Puydeval is a Vin de Pays d’Oc, a “country wine” from the Languedoc, which has for decades been known as the primary source of France’s (and Europe’s) “wine lake” as it pumped out gigagallon after gigagallon of inexpensive – and usually ugly – plonk. The region, in France’s hot southwest, still produces one-third of that country’s wine and is the largest wine-producing region in the world.

Recently, though, winemakers have elicited ever more quality from the Languedoc, and ever more distinct AOCs – classified winemaking regions with certain yield maximums, varietal limitations and other quality-control measures – have been drawn up to keep pace. Offer me a Corbières, Minervois or Pic St.-Loup, and I’m thrilled at the genuine prospect of something interesting, inexpensive and expressive.

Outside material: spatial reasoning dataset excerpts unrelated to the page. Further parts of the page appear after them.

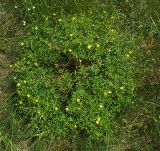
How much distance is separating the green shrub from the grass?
10cm

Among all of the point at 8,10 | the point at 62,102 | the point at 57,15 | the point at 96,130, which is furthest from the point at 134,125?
the point at 8,10

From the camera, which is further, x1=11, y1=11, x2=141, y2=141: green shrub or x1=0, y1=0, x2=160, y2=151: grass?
x1=0, y1=0, x2=160, y2=151: grass

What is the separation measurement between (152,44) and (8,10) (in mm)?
1548

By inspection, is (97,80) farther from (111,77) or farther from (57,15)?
(57,15)

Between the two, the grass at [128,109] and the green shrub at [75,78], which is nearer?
the green shrub at [75,78]

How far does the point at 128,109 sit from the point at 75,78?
58 cm

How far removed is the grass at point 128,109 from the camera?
3.99 metres

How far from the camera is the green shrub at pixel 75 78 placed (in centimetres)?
386

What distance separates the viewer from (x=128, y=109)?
13.4 ft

I’m also drawn to the distinct profile of many of those wines, because they’re usually unpredictable and equine: horsehide mouthfeel, leather-and-barn aromas, distinct notes of a horse’s hindquarters. I prefer such Languedocs, with their earthy, family-farm character and tangled, undulating texture.

This is not an objectively better style of wine; it’s not in closer contact with The Divine, or even The Good, than any other. Just because a wine is brambly, unhinged or sneakily weird doesn’t make it more worthy, more important or more serious – even if wine professionals praise it for their own personal-pride reasons.

Puydeval, for all its merits, is not one of those wines. Its genius lies in its unabashed polish – though a polish that has not forsaken its backwoods Languedoc pedigree. Puydeval is just about the closest I come to liking a wine from California. I mean, yes, it’s French – but it’s not too French. Its fruit is ripe and luxurious.

The syrah has little of the Rhône’s trademark pepperiness, taking on instead that mesmerizing grape’s West Coast profile of potent, deep black fruit. (The generous licorice belongs to both continents.) The finish is ebullient rather than brooding. Instead of the underside-of-the-saddle, rough-hewn texture I love, Puydeval’s frame is enrobed in merlot mink. (I enjoyed the Puydeval more the day after opening it, when the merlot’s dust and Cab Franc’s gritty herb-and-garlic-steak-rub seized the upper hand.)

This is terrific wine, and we’re lucky it exists. Puydeval is real, it’s unusual, and it invites repeated attention while remaining unthinkingly fun. And it’s not quite my thing. But I hope it’s yours, and let’s keep in touch.